Assigned task: Omit any picture, and return the remaining data exactly as written.

Data:
════════════════
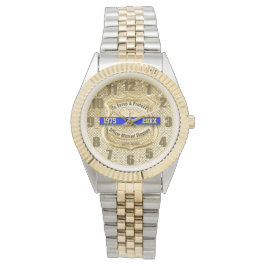 法執行退職腕時計 腕時計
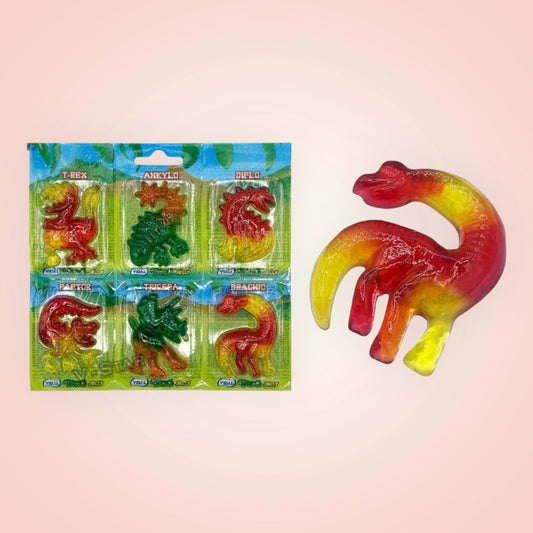 Vidal Jelly dino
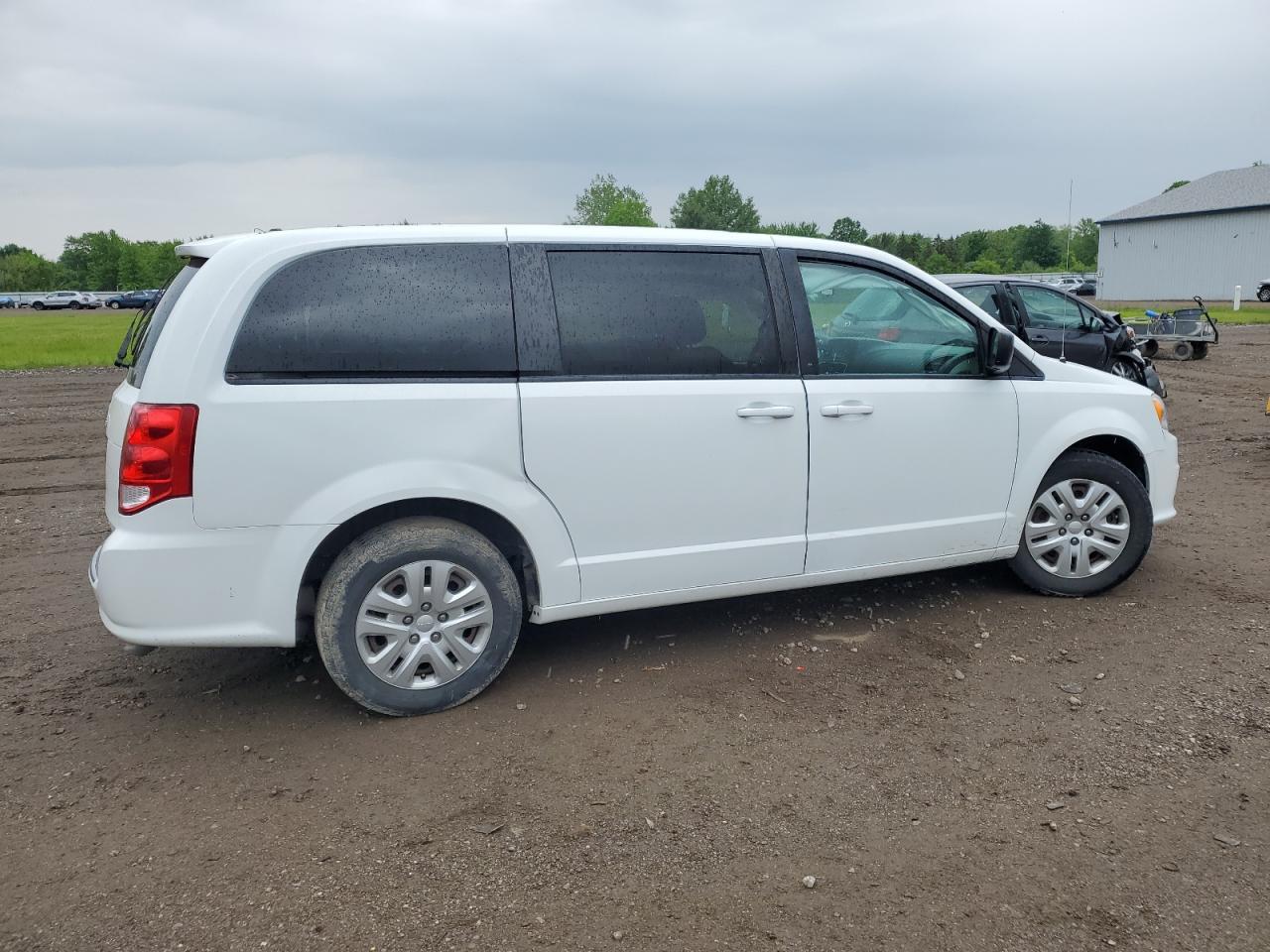 2018 Dodge Grand Caravan Se - Image 3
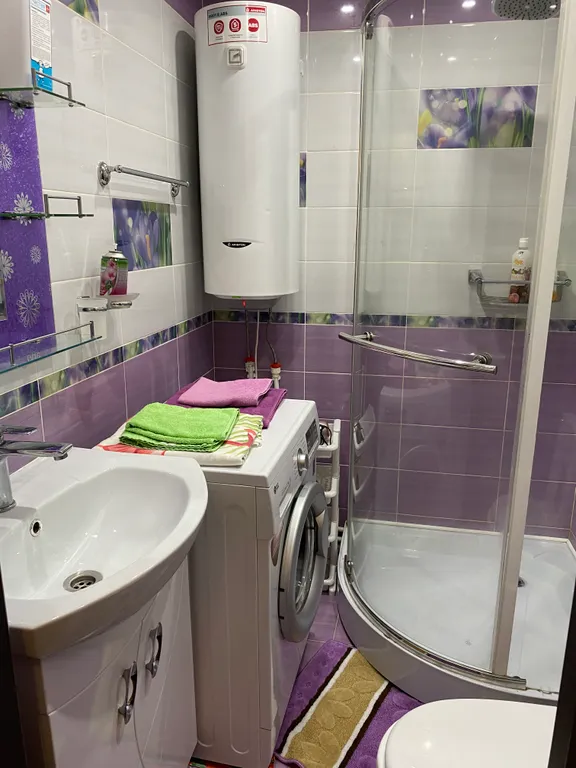 Чистая и уютная квартира для вас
════════════════
Output:
 法執行退職腕時計 腕時計
 Vidal Jelly dino
 2018 Dodge Grand Caravan Se - Image 3
 Чистая и уютная квартира для вас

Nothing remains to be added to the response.